▸ **Entries shown**
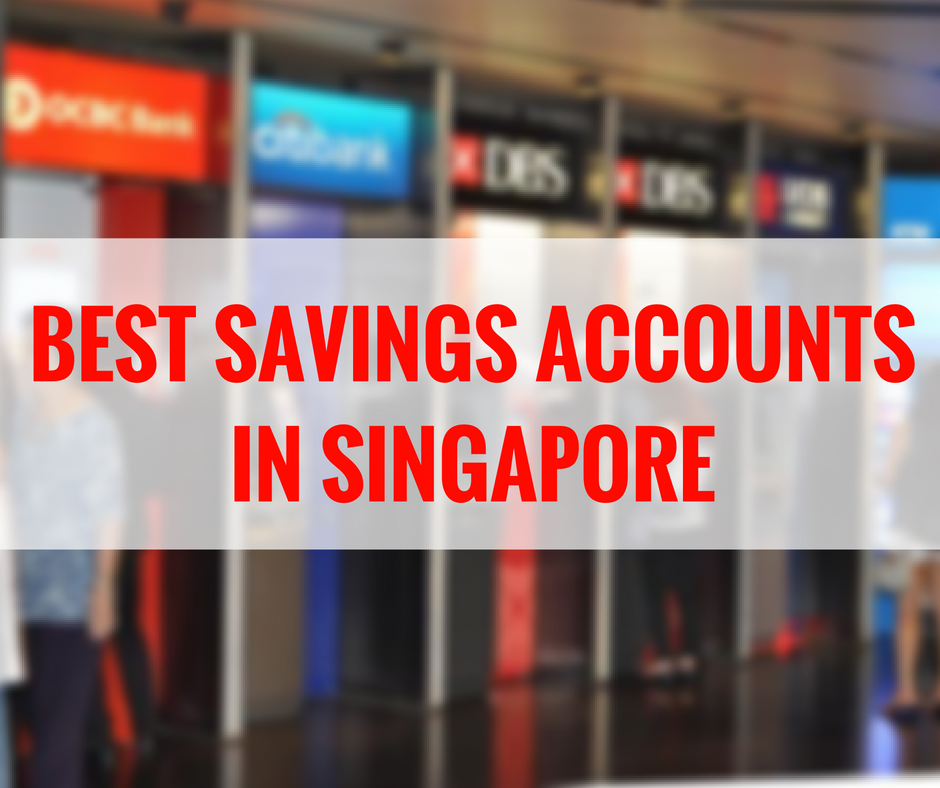 Top 7 Benefits Savings Account in Singapore 2020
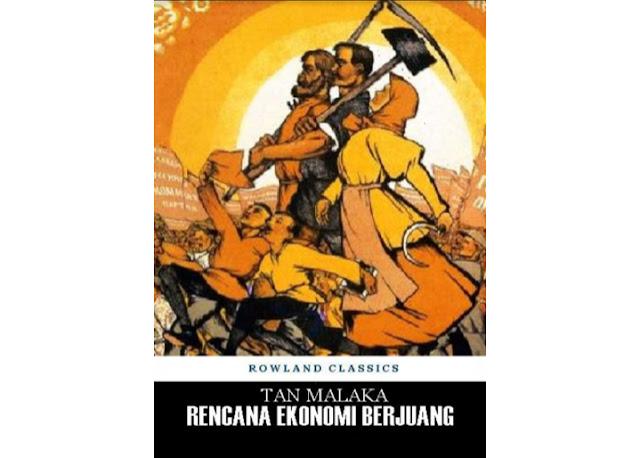 E-Book: Rencana Ekonomi Berjuang Tan Malaka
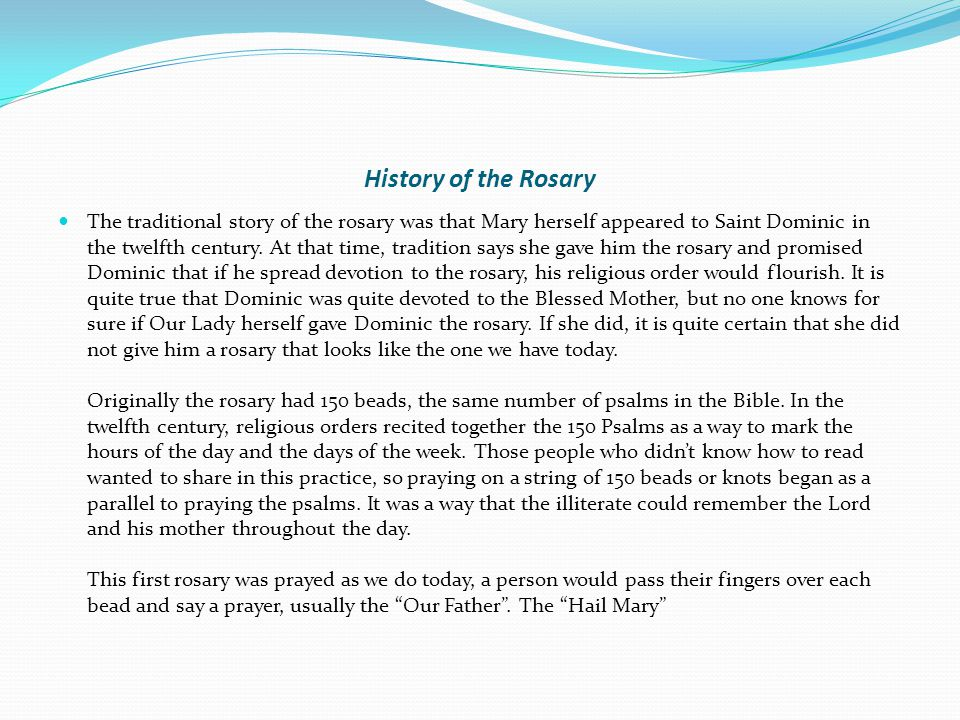 History of the Rosary The traditional story of the rosary was that Mary herself appeared to Saint Dominic in the twelfth century.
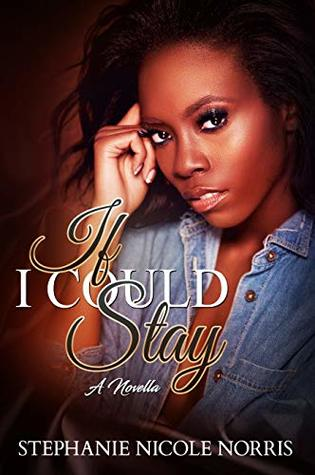 If I Could Stay by Stephanie Nicole Norris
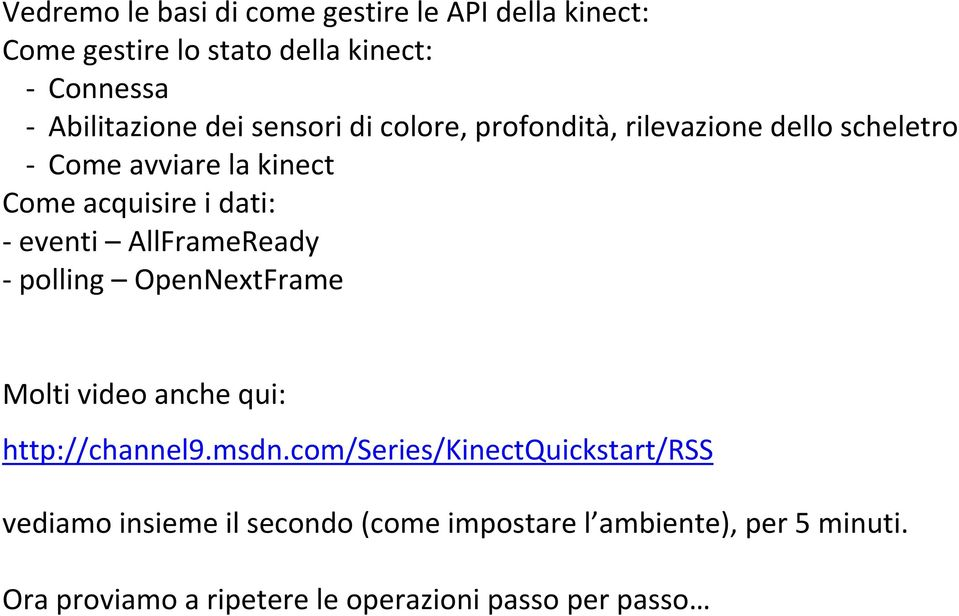 AllFrameReady polling OpenNextFrame Molti video anche qui: http://channel9.msdn.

▸ **Problem description**
Output only these lines, word for word: the line containing "History of the" and every line after it through the last line of the data. Omit the pictures.

▸ **Written response**
 History of the Rosary The traditional story of the rosary was that Mary herself appeared to Saint Dominic in the twelfth century.
 If I Could Stay by Stephanie Nicole Norris
 AllFrameReady polling OpenNextFrame Molti video anche qui: http://channel9.msdn.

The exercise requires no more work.